Incoherence courses through this Netflix Original, a 1980s-set political thriller that Rees wrote with Marco Villalobos. Anne Hathaway — her natural luminosity dimmed down to zero — plays Elena McMahon, a D.C. journalist who’s been told to stop reporting on the Reagan-era scandal she’s been covering, about U.S. funding of the anti-communist Contras in Nicaragua. Her new assignment at the fictional Atlantic Post (a less timid Didion named the real Washington Post) is to report on the president’s 1984 re-election campaign. “Some real things have happened lately,” says Elena in voice-over. “I want to know why.” Good luck with that, sister.
Instead, the film sends Elena globe-trotting around Nicaragua, El Salvador, Costa Rica, Los Angeles, and Miami, for reasons that remain murky. There’s something about her gunrunning, dementia-plagued daddy, Richard (Willem Dafoe), who needs her to help him pull off one last job that takes her back to the — wait for it — Contras.
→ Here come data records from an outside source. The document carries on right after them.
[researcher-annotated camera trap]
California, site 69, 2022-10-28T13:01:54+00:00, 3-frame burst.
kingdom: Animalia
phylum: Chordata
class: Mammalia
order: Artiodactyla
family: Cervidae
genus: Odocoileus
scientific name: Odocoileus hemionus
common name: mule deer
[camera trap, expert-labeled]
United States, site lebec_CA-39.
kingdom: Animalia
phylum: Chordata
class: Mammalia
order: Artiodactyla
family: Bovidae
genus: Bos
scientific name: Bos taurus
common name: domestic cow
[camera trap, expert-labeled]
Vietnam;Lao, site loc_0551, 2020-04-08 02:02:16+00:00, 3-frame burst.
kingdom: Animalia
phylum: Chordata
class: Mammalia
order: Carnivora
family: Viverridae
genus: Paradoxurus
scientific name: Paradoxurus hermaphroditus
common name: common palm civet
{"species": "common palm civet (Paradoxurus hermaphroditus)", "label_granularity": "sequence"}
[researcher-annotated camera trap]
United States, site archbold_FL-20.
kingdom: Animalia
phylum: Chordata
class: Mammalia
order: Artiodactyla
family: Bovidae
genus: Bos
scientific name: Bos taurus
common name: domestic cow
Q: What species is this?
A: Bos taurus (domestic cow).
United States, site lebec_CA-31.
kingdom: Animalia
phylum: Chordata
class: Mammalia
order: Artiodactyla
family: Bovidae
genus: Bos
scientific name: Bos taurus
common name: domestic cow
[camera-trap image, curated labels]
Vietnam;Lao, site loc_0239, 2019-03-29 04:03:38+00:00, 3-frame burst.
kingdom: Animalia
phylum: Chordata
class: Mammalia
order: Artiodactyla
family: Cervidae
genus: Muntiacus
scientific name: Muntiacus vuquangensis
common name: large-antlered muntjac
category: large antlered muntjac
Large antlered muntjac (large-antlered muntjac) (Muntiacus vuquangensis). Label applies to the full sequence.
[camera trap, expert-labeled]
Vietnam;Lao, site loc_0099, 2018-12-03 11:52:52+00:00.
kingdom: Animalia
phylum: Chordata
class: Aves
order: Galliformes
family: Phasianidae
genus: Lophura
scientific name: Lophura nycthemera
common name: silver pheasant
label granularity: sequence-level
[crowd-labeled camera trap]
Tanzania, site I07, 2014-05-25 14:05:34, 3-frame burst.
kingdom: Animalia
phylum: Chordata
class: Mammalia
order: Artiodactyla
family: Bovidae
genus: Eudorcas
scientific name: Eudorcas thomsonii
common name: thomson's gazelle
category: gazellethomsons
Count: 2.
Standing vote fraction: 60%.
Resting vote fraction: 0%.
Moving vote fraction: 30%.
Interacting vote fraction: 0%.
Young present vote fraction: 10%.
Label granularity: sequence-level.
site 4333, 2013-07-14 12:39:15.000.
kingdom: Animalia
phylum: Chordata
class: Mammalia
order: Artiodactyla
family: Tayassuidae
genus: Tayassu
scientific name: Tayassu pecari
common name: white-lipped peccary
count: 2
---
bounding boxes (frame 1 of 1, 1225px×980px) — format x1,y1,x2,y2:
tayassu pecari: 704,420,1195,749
Things get worse when Elena encounters Treat Morrison, a shady diplomat, played by Ben Affleck as if a stick had been permanently placed up his ass. For obscure reasons, none having to do with sexual chemistry, Elena hops into bed with Treat. For his part, the bureaucrat looks far more aroused eating pie with Secretary of State George Schultz (Julian Gamble).
Amid such confusing, incoherent doings, the divorced Elena phones her unhappy daughter at boarding school, takes a job as a maid at a resort run by an ex-pat played by Toby Jones, and seeks guidance from fellow journalist Alma (Rosie Perez). If she could help us negotiate this movie, we’d all be in her debt as well. It’s not as if Didion ever held the hands of readers to get them through the thickets of her biting prose. But the author’s provocative look at the moral crisis of a reporter who gets personally caught up in the story she’s covering had the advantage of a central theme. The movie settles for a series of baffling loose ends. In the novel, Didion mercilessly exposed the hollow core of American democracy. On film, The Last Thing He Wanted settles for just being hollow. It’s the last thing any of us wanted.